Спускался в долину, вспугивая куропаток. Они как домашние, Жан ловил руками. В последнее время повадилась летать на скалу ворона, нахальная, как сто ворон. Больно кусалась, голой рукой не возьмешь... Совершенно не боялась, если идешь без ружья. Я шел в хозяйство Гриппы, оно было в 2-3 километрах, на косе. Рыбацкий причал с ободранной от швартовок стенкой. Амбар на столбах. Выцветший быльник, медузы, гниющие на песке. Упругий, плотный с виду песок, а все засасывает: корягу с цепью от лодки, шпунты. Изгородь - почти с кольями в песок засосало... Ровное место, а постой в прибое с песком, и тебя засосет.

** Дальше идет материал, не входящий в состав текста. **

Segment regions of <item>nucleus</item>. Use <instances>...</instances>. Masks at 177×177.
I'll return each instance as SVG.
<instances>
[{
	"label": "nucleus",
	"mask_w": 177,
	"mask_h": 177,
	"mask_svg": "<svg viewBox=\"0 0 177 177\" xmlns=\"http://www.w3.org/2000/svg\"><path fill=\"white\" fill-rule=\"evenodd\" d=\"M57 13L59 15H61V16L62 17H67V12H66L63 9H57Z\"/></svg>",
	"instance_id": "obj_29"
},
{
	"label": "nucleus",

Гриппа сидел за столом, под парусиновым тентом, чинил сеть. Если то, что делал Жан, было для меня китайской грамотой, то работу Гриппы я понимал. Присаживался, смотрел, как он латает прореху, вшивая кусок дели. Пальцы чувствовали ячею, узлы получались ровные, неразвязывающиеся, один к одному, ни больше, ни меньше. Еще "юбка" болталась, а Гриппа говорил: "Через пять минут кончу", - выравнивал кромку, все ровно сходилось:

- Готово!

- За что продашь?

- За деньги.

- Любишь деньги?

- За деньги, - говорит Гриппа, смеясь, - я могу расцеловать до крови макушку даже китайца.

И берется, без остановки, за другую сеть.

Гриппа рассказывал, как его разбаловали деньгами на ставнике. Отработал первый месяц после флота, пошел в артельную кассу. Там целую гору навалили, окошка не видать. Не выдержал, спросил: "Это мне?" Она говорит: "А ты видел, на какую сумму расписался?" Тогда он посмотрел... Я открывал амбар, где сушилась рыба; лежали тюки с рыбацкой одеждой и снаряжением. Костюмы из парусины, суровой диагонали. Спецобувь с химически-стойкой резиной. Я находил себе занятие: "колол" трос - делал "сплесень" или "гашу". Малоприятная работенка, но имеет свою особенность. Гриппа ее не любил, откладывал напоследок. На "Тамге" сойдешь с руля, куда идти? В сырую каюту? Идешь к боцману: "У тебя что-либо порвалось?" - "Гашу" хочешь сплести?" "Почему бы нет?" Занял руки и думаешь о своем романе... Я привык читать в свете маяка, возле Туи. Во сне она навалилась на меня, обнимала, засыпала волосами страницы. Читаешь, отыскивая текст среди ее светлых волос, и в паузах света проблескового огня. Забавное чтение! Мне казалось, что я мог бы и писать так. Слова, зарождаясь в темноте, будут проступать в озарении света на листе бумаги. Приучил же себя Хемингуэй писать в кафе! Мне не мешал юный сон Туи. Порой Туя притворялась, что спит. Неожиданно утыкалась носом куда-нибудь... Туя не помешала мне ни своими волосами, ни поцелуями домучить "Пармскую обитель" Стендаля, скучнейший роман с бульварной интригой. За исключением сцен с Ватерлоо, которые я проштудировал из уважения к оценке Хемингуэя, невозможно читать с мыслью, что это автор "Прогулок по Риму", от которых я балдел. Попробовал проверить с Туей и Льва Николаевича Толстого. Вдруг одряхлел Лев со своей застарелой войной и салоном Анны Шерер? Нет, не одряхлел Лев! Свежий язык, отчеканен без всяких стараний; и как с неба берет: Безухов - старик, старый князь Болконский, княжна Марья, маленькая княжна с усатой губкой, обед у Ростовых, движение войск через австрийский мост с бьющей по ним французской картечью...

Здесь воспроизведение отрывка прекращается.